Only when she sat down did she learn that her optimism had outpaced reality. The flavors tripped over each other, a little off, as if the plate had opinions and wouldn't hush them. She couldn't keep her focus from skittering away.

Her thoughts drifted back to Ellisa. The nerve—dropping a half-formed bomb and then deleting her. What meaner, pettier exit strategy could there be?

Sigh.

After dishes and a quick video shot, she recognized another problem: she'd barely stepped outside for days. Mold needed damp, but idleness could do it, too.

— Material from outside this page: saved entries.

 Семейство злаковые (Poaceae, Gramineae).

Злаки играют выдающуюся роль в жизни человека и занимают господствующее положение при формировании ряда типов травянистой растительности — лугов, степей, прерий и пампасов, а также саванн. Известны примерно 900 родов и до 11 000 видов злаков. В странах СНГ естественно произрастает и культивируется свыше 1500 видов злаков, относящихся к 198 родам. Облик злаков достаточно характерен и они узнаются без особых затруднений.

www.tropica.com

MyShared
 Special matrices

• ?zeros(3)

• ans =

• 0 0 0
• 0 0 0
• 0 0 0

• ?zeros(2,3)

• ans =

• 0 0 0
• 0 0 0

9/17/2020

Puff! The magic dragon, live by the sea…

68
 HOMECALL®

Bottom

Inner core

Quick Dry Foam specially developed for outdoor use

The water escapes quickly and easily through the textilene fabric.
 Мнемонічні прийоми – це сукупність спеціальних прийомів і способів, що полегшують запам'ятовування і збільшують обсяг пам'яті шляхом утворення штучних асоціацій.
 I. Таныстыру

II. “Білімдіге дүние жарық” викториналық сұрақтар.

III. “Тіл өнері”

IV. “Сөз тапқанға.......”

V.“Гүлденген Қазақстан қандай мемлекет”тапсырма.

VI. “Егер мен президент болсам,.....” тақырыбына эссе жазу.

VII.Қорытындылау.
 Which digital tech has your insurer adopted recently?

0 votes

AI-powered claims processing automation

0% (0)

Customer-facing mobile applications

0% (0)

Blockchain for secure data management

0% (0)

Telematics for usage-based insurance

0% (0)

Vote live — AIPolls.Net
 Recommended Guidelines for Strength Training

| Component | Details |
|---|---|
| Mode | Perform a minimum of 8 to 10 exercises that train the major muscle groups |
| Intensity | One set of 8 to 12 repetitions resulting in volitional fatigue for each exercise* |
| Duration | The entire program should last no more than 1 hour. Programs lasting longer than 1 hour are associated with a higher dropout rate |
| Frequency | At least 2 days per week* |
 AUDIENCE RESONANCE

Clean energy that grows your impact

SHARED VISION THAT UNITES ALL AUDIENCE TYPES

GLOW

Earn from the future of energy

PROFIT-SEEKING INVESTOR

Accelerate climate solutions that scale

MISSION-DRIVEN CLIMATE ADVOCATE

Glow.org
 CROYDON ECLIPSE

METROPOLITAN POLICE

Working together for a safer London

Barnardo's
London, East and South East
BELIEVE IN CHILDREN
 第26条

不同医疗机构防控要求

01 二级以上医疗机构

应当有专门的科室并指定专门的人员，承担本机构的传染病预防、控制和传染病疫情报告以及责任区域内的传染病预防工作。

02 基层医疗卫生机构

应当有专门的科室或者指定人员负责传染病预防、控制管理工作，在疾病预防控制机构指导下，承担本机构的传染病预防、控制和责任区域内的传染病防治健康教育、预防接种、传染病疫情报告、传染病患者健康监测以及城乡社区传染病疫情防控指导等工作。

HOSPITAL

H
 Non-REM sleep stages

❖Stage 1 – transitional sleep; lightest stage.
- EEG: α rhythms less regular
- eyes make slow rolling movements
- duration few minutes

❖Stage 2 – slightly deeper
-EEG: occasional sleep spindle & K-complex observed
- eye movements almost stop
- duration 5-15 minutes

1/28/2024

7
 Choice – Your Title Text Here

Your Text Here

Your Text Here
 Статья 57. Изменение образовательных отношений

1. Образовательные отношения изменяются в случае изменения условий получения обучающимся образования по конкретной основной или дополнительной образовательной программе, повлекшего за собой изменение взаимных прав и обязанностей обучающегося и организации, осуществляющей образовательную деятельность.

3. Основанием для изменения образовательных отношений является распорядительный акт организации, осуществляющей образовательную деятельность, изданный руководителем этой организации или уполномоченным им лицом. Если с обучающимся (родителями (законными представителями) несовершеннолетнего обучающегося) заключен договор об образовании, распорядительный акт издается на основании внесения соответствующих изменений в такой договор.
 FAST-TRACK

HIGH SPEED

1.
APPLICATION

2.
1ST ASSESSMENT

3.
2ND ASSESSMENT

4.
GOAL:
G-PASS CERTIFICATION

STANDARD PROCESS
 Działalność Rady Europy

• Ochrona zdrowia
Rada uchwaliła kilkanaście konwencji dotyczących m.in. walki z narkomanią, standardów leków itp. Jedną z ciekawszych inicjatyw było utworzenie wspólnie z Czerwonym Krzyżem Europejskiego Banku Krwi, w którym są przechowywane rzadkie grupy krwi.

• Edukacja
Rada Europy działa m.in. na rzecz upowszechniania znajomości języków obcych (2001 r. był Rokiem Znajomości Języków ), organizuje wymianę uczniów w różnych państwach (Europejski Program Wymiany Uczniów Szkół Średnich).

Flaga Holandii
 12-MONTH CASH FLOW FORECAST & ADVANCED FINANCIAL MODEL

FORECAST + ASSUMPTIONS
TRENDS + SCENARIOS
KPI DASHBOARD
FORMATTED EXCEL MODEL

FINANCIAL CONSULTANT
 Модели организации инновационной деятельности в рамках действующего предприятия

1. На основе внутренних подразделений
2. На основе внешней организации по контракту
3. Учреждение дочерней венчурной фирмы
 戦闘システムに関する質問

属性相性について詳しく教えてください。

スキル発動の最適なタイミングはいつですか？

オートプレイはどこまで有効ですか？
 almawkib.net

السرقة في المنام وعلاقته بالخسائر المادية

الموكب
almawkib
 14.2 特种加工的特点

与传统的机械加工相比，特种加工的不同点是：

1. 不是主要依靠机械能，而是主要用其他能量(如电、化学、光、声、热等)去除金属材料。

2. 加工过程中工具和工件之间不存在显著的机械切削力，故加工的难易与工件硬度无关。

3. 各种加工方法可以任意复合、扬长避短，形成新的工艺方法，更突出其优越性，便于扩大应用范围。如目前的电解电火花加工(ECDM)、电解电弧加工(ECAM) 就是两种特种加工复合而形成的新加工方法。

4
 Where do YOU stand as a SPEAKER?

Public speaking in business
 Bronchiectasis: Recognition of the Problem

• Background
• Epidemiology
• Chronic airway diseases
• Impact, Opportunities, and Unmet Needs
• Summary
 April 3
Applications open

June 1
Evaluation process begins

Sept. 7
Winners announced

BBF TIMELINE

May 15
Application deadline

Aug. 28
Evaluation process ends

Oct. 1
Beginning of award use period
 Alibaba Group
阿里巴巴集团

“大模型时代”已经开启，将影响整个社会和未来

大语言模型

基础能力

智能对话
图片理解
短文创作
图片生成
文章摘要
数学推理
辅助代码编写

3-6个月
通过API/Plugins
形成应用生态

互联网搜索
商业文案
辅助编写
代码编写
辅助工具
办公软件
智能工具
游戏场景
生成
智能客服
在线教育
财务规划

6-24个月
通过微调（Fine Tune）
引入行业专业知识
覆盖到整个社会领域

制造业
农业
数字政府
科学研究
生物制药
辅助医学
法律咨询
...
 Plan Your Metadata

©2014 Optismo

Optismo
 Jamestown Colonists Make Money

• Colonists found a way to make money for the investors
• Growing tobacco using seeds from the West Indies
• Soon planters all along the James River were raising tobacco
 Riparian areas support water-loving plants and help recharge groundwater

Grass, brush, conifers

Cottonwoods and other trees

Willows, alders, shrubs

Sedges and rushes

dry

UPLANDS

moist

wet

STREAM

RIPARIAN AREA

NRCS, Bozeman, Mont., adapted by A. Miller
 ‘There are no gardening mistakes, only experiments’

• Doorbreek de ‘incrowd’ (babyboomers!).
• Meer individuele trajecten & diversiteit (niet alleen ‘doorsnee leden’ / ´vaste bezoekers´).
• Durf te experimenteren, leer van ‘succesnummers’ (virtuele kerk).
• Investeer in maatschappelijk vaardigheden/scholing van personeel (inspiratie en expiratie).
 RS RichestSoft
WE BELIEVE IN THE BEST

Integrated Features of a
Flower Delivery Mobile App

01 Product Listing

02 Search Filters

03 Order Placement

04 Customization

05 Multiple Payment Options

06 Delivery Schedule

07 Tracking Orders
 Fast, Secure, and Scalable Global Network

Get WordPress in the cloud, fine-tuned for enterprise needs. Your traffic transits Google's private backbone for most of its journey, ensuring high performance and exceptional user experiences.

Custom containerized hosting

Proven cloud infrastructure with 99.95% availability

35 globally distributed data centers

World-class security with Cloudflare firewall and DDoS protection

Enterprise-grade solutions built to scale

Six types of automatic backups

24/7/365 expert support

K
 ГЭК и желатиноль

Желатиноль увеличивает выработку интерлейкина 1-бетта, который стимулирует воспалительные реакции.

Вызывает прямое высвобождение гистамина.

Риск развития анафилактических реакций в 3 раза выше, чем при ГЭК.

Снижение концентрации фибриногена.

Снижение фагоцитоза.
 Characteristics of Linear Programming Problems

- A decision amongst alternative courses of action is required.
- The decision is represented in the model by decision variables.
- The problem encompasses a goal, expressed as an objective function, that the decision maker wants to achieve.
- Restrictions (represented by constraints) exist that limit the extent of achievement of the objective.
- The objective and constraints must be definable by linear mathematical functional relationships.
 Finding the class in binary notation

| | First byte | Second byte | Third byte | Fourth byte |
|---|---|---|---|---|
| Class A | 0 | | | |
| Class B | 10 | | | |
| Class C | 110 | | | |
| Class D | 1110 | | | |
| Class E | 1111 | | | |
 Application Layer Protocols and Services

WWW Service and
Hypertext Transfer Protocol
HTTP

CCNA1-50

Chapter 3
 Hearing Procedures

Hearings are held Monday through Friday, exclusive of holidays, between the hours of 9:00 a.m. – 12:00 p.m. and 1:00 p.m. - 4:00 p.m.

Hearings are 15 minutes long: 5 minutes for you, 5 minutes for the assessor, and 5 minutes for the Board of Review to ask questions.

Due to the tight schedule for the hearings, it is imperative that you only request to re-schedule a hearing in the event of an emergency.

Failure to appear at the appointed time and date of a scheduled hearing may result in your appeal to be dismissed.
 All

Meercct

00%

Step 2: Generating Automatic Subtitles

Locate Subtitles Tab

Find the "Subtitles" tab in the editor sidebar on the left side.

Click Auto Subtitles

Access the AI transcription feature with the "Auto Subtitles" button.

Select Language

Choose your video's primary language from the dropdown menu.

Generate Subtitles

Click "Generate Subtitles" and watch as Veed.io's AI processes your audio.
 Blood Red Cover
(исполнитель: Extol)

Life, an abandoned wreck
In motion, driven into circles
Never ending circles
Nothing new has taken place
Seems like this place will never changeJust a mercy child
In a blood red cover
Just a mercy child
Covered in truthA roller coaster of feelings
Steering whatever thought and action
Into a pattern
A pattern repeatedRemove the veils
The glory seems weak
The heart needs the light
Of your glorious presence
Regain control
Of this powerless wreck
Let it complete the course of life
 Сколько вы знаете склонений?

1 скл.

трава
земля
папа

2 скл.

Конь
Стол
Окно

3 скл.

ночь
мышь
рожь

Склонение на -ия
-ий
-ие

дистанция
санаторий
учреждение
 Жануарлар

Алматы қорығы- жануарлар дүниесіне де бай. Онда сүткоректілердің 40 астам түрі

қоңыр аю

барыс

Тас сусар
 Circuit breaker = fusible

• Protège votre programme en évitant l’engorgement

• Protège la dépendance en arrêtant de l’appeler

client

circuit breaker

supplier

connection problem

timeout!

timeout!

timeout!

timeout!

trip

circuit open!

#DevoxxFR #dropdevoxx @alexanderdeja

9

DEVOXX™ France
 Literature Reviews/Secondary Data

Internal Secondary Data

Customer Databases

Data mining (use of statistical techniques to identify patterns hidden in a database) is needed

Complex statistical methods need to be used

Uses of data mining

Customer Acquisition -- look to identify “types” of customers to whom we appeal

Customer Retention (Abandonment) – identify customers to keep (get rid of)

At the vanity, she smoothed her hair, changed into something simple, and headed out to a café that had just opened.

It was called Left-Hand Side. Retro Hong Kong vibes: polished, weighty furniture; lighting with the warm haze of old film. A place tailor-made for either half-embarrassed confessions over small drinks or a lone figure watching snow catch and spill past the glass.

A server led her to a corner table by the window. She ordered a coffee, and because the light was flattering and her hands itched, she lifted her phone and opened the camera for a self-portrait.

That's when she heard it—familiar, low, composed: "All right. Let's do that."

Grace.

Oakley froze, the selfie forgotten. She lifted her head and scanned. Then she turned toward the sound.

There—in the diagonal row behind her—Grace sat with another woman, talking. Grace's back was to Oakley, so Oakley couldn't see her face. The other woman's expression, though, glowed; she looked like someone entirely pleased with her afternoon.

Oakley's hand drifted to her mouth.

Red heels. The woman was wearing red heels. The exact shade from the dream.

No. That was too on the nose. It couldn't be.

The server set down the coffee, and Oakley nodded her thanks. She picked up the tiny spoon and stirred, slow circles she didn't watch.

Their voices carried.

Grace: "After all these years, I'm surprised—you really haven't changed at all."

The woman smiled. "Neither have you. You look almost exactly the same. Still beautiful."

Grace: "How long has it been?"

The woman: "Nearly ten years, I think? It feels like we met yesterday, and then—blink—here we are."

Grace: "I still remember the first time I saw you. The whole scene."

Oakley's fingers tightened around the spoon. The coffee, unstirred, darkened. The room held its breath. And somewhere between the past and the present, her heart braced for a name.